A proposta se desenvolve, pois, pelo entendimento de que o dicionário é, ao lado do manual de gramática, um espaço essencial de revelação do assentamento potencial das categorizações gramaticais. Fica estabelecido, sobre uma base teórica funcionalista comum a diversas correntes, que a discussão dos critérios deve ser feita por via do real funcionamento dos itens na língua (ou seja, da língua em uso), razão pela qual toda a análise recorre a consulta a um banco de dados (Córpus de Araraquara, com mais de 200 milhões de ocorrências).

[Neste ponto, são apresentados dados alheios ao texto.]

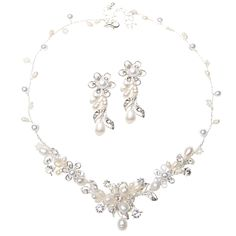 FOREVER YOURS - SHOEDAZZLE Polished, with an elegant mix of Swarovski crystals and freshwater pearls, this floral-motif duet signifies that your love is in full bloom.    FOR THE BRIDE WHO loves full bouquets of Hydrangeas.     BEAUTY TIP: A side-swept, curled ponytail shadows this set's softness.     ACCESSORIZE with a formal champagne-hued, bejeweled envelope clutch.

A hipótese central assenta-se na incontestável fluidez categorial das línguas naturais, que se reflete em uma irresolução de critérios notável, passível de observação em dicionários de épocas e de tipos diversos, como os que foram submetidos a análise.
Estabeleci um recorte de campos gramaticais para exame (por exemplo, o campo de funcionamento adverbial), e em todos os campos ficaram evidentes a propriedade e o processo que adiante indico: a) a gradualidade existente no estabelecimento de categorizações, resultante do caráter fluido das fronteiras entre as categorias (a diluição de fronteiras); b) a forte tendência de encaminhamento dos itens para funções (mais) esquemáticas, mais gramaticais (a gramaticalização).
E é este processo, a gramaticalização, que dirige o exame da tomada de decisões dos dicionários que tenho efetuado (na busca da sua face lexicogramatical), do qual aqui apresento uma amostra.